Differential Programming

Automatic Differentiation

2024-01-22

Outline

Automatic differentiation for scientific machine learning:
1. Differentiable programming with autograd and PyTorch and Zygote.jl in Flux.jl.
2. Gradients, adjoints, backpropagation and inverse problems.
3. Neural networks for scientific machine learning.
4. Physics-informed neural networks.
5. The use of automatic differentiation in scientific machine learning.
6. The challenges of applying automatic differentiation to scientific applications.

Differential programming is a technique for automatically computing the derivatives of functions (code).

This can be done using a variety of techniques, including:

Symbolic differentiation: This involves using symbolic mathematics to represent the function and its derivatives. This can be a powerful technique, but it can be difficult to use for complex functions.
Numerical differentiation: This involves using numerical methods to approximate the derivatives of the function. This is a simpler technique than symbolic differentiation, but it is less accurate.
Automatic differentiation: This is a technique that combines symbolic and numerical differentiation to automatically compute the derivatives of functions. This is the most powerful technique for differential programming, and it is the most commonly used technique in scientific machine learning.

The mathematical theory of differential programming is based on the concept of gradients.

The gradient of a function is a vector that tells you how the function changes as its input changes. In other words, the gradient of a function tells you the direction of steepest ascent or descent.

The gradient of a function can be calculated using the gradient descent algorithm. The gradient descent algorithm works by starting at a point and then moving in the direction of the gradient until it reaches a minimum or maximum.
In ML, we use stochastic gradient optimization methods

Differential programming can be used to solve a variety of problems in scientific machine learning, including:

Calculating the gradients of loss functions for machine learning models—this is important for training machine learning models.
Solving differential equations—this can be used to model the behavior of physical systems. (Caution: this does not scale!!!)
Performing optimization—this can be used to find the optimal solution to a problem.
Solving inverse and data assimilation problems—this is none other than a special case of optimization.

OPTIMIZATION

Optimization

Optimization routines typically use local information about a function to iteratively approach a local minimum.

In this (rare) case, where we have a convex function, we easily find a global minimum.
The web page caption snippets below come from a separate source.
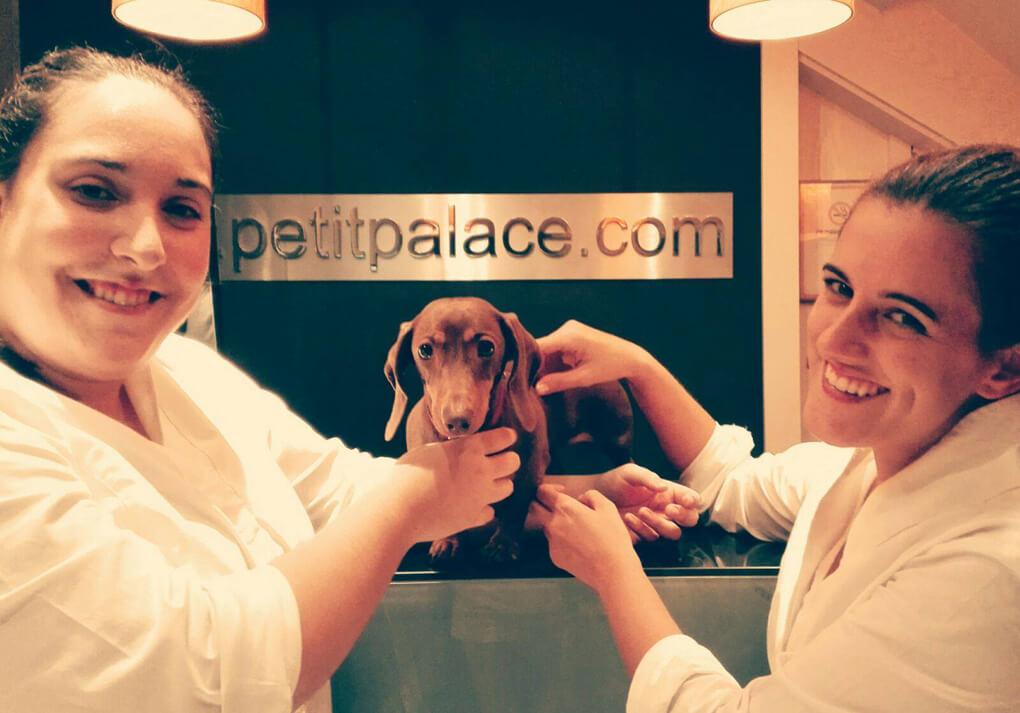 Hotel para perros y gatos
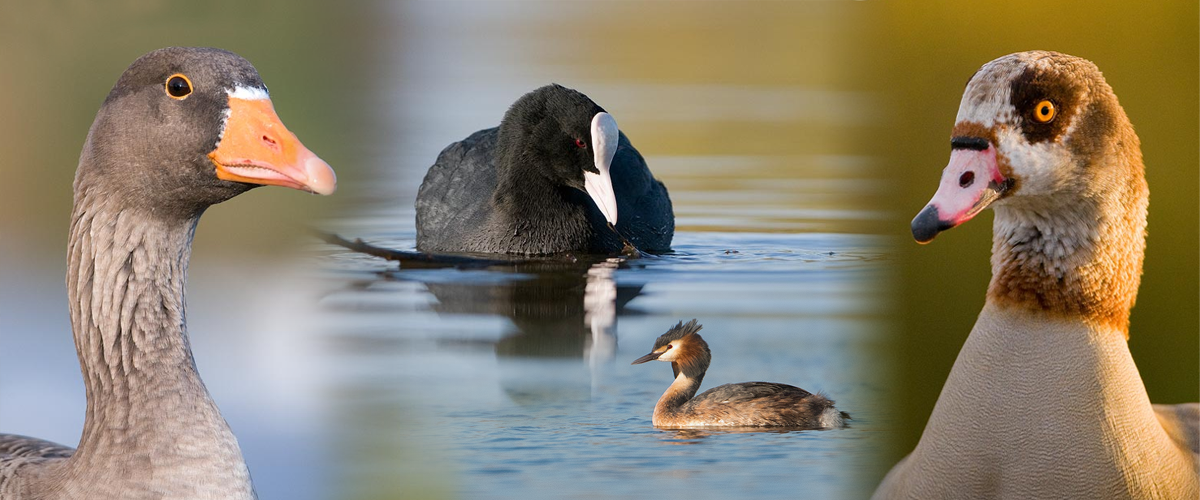 Water Birds Photography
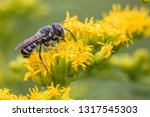 a solitary bee feeding nectar... | Shutterstock . vector #1317545303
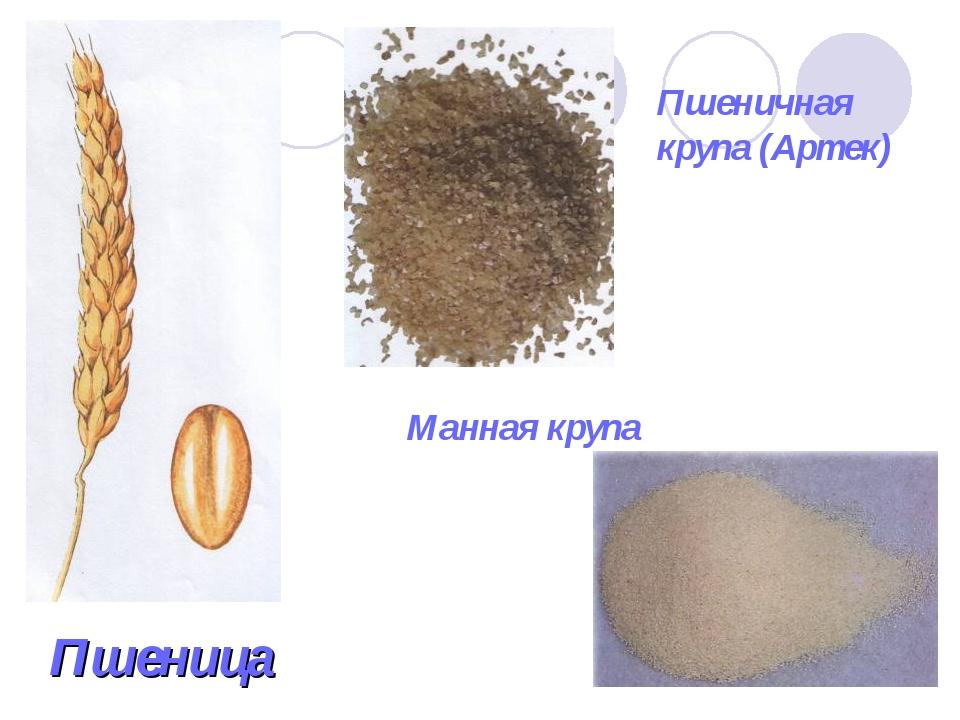 Пшеница Пшеничная крупа (Артек) Манная крупа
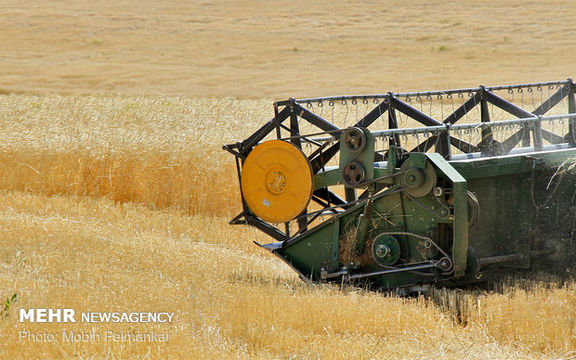 در صورت گرانی کود کشاورز نمی تواند حجم تولیدات خود را افزایش دهد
But in general, global optimization can be very difficult

We usually get stuck in local minima!

Things get MUCH harder in higher spatial dimensions…

DIFFERENTIAL PROGRAMMING

Differential Programming

There are 3 ways to compute derivatives of functions:

Symbolic differentiation.
Numerical differentiation.
Automatic differentiation.

See Notebooks for Intro Pytorch and Differential Programming.

Symbolic Differentiation

Computes exact, analytical derivatives, in the form of a mathematical expression.

There is no approximation error.
Operates recursively by applying simple rules to symbols.
There may be no analytical expression for gradients of some functions.
Can lead to redundant and overly complex expressions.

Based on the sympy package of Python.

Other software: Mathematica, Maple, Sage, etc.

Numerical Differentiation

Definition 1 If \(f\) is a differentiable function, then \[f'(x)=\lim_{h\rightarrow0}\frac{f(x+h)-f(x)}{h}\]

Using Taylor expansions, and the definition of the derivative, we can obtain finite-difference, numerical approximationsto the derivatives of \(f,\) such as \[f'(x)=\frac{f(x+h)-f(x)}{h}+\mathcal{O}(h),\] \[f'(x)=\frac{f(x+h)-f(x-h)}{2h}+\mathcal{O}(h^{2})\]

conceptually simple and very easy to code
compute gradients of \(f\colon\mathbb{R}^{m}\rightarrow\mathbb{R},\) requires at least \(\mathcal{O}(m)\) function evaluations
big numerical errors due to truncation and roundoff.

AUTOMATIC DIFFERENTIATION

Automatic Differentiation

Automatic differentiation is an umbrella term for a variety of techniques for efficiently computing accurate derivatives of more or less general programs.

It is employed by all major neural network frameworks, where a single reverse-mode AD backpass (also known as “backpropagation”) can compute a full gradient.
Numerical differentiation would either require many forward passes or symbolic differentiation that is simply untenable due to expression explosion.
The survey paper (Baydin et al. 2018) provides an excellent review of all the methods and tools available.

Many algorithms in machine learning, computer vision, physical simulation, and other fields require the calculation of gradients and other derivatives.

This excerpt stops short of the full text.